After a shaky start, it seems likely that the Australian initiative will yield results under the new US Administration.
“We have a very serious level of buy-in,” Mr Evans said after meetings in Washington on Friday and Saturday.
“I was sceptical that this was something Australia could offer in terms of influencing the issue. I am now completely persuaded that this commission is seen as potentially helpful in changing the terms of the international debate.
“I don’t want to claim too much, but I think we have helped crystallise their thinking. We have high-level attention. This is a quite important visible role for Australia.”
Mr Evans met Mr Biden, the National Security Adviser, Jim Jones, the Deputy Secretary of State, James Steinberg, and the chairman of the Senate foreign relations commission, John Kerry, to outline the commission’s five-point strategy for reducing the nuclear threat.

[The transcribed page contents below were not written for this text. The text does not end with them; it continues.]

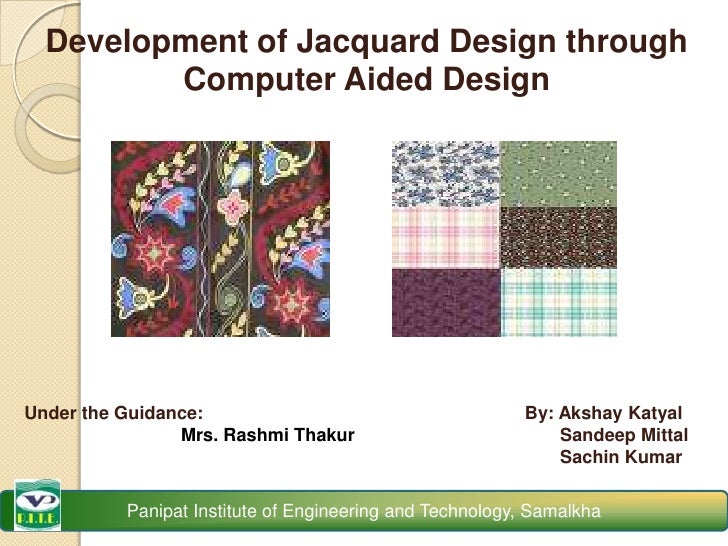 Development of Jacquard Design through Computer Aided Design

Under the Guidance:
Mrs. Rashmi Thakur

By: Akshay Katyal
Sandeep Mittal
Sachin Kumar

P.I.E.T.

Panipat Institute of Engineering and Technology, Samalkha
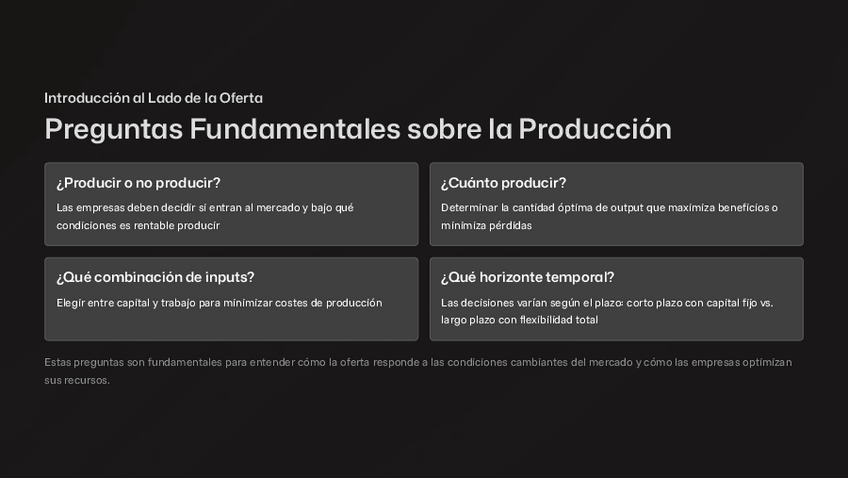 Introducción al Lado de la Oferta

Preguntas Fundamentales sobre la Producción

¿Producir o no producir?

Las empresas deben decidir si entran al mercado y bajo qué condiciones es rentable producir

¿Cuánto producir?

Determinar la cantidad óptima de output que maximiza beneficios o minimiza pérdidas

¿Qué combinación de inputs?

Elegir entre capital y trabajo para minimizar costes de producción

¿Qué horizonte temporal?

Las decisiones varían según el plazo: corto plazo con capital fijo vs. largo plazo con flexibilidad total

Estas preguntas son fundamentales para entender cómo la oferta responde a las condiciones cambiantes del mercado y cómo las empresas optimizan sus recursos.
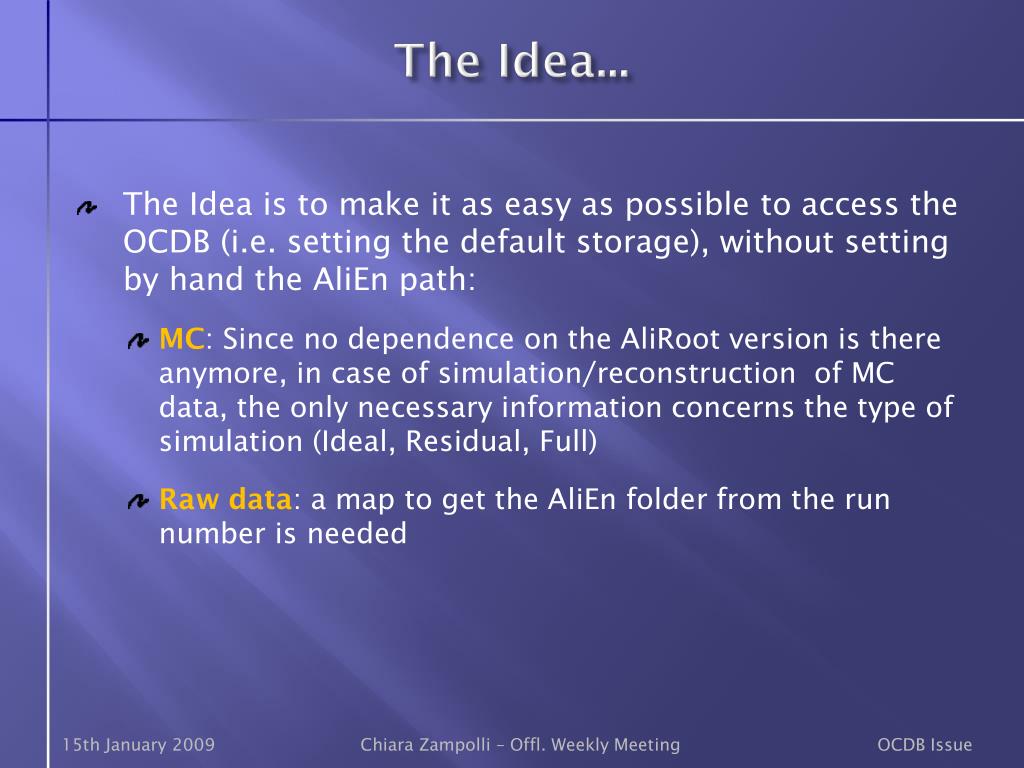 The Idea…

The Idea is to make it as easy as possible to access the OCDB (i.e. setting the default storage), without setting by hand the AliEn path:

MC: Since no dependence on the AliRoot version is there anymore, in case of simulation/reconstruction of MC data, the only necessary information concerns the type of simulation (Ideal, Residual, Full)

Raw data: a map to get the AliEn folder from the run number is needed

15th January 2009

Chiara Zampolli – Offl. Weekly Meeting

OCDB Issue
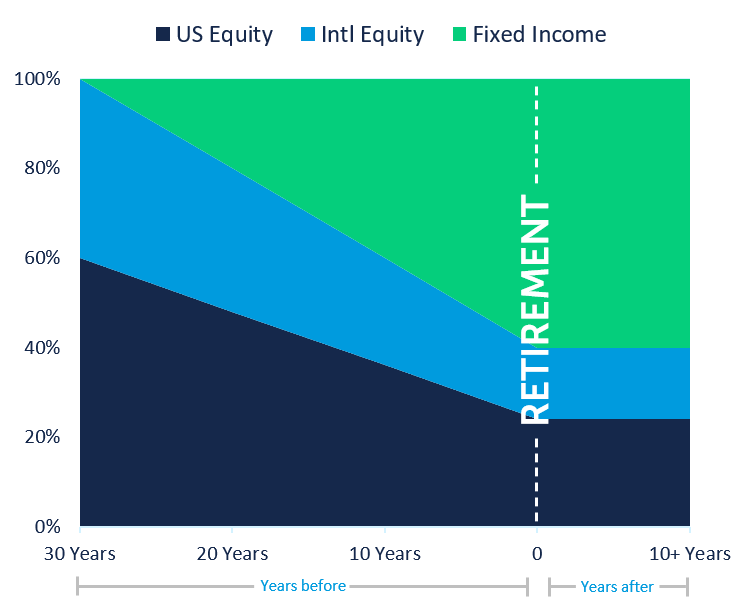 US Equity   Intl Equity   Fixed Income

100%
80%
60%
40%
20%
0%

RETIREMENT

30 Years   20 Years   10 Years   0   10+ Years

Years before   Years after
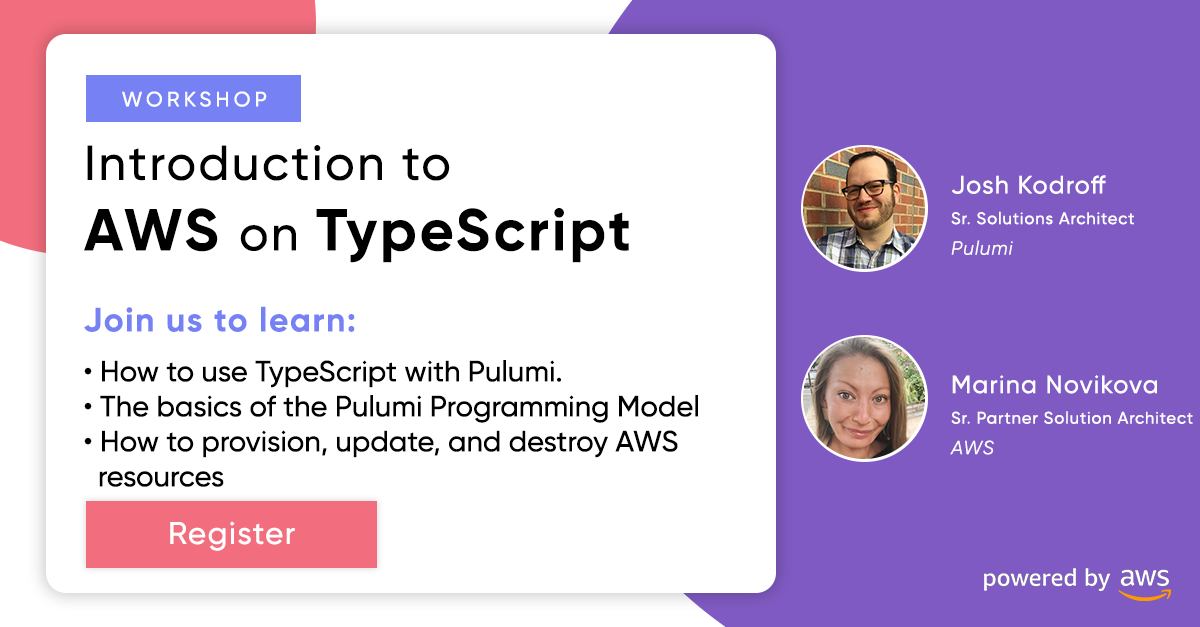 WORKSHOP

Introduction to
AWS on TypeScript

Join us to learn:

• How to use TypeScript with Pulumi.
• The basics of the Pulumi Programming Model
• How to provision, update, and destroy AWS resources

Register

Josh Kodroff
Sr. Solutions Architect
Pulumi

Marina Novikova
Sr. Partner Solution Architect
AWS

powered by aws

This is a subject near and dear to my heart: How Australia as a middle power country can use it’s ideas, influence and efforts at persuasion to promote new norms in international affairs (Norms being ideas of either behavior ie “dont use nukes” or values “you dont need nukes to be safe/powerful”). Those who promote such idea’s are labeled under the literature “Norm Entrepreneurs”, and its a subject at the heart of my study of Australia’s foreign policy efforts in the South-Pacific over the last two decades.
There are many strategies and options for Norm Entrepreneurs to take. Dramatic stands, sanctions, or as in this case gathering the support of the powerful as a basis for which to push your own ideas. This of course doesn’t mean Australia can now end the world’s supply of nuclear weapons, that must be left for the powers that be; but it does mean we can now begin to try and shape the debate, the way it’s framed and hopefully provide a service of benefit both to our own security and our great ally the USA.
The pessimism inherent in the Howard Government’s foreign policy tended to ward them from the view of trying to use Australia’s influence to sell our idea’s. But it’s hard not to notice the gap this left between the Keating Government and now the Rudd Government. Such diplomatic efforts cost us only time, but offer us the potential to gain a much greater standing than our material force would allow, and gain a long term identity as a country that can be trusted to push principled changes for a better world, rather than selfish short term strategy. That can be significant when it comes to area’s like trade or regional diplomacy where our self-interest in particular outcomes is much more highly visible.
Rudd & Smith have already made a few pushes in this direction without much success, so it’s nice to see the old hand and norm entrepreneur par excellence Gareth Evan’s back and doing what he did best two decades ago.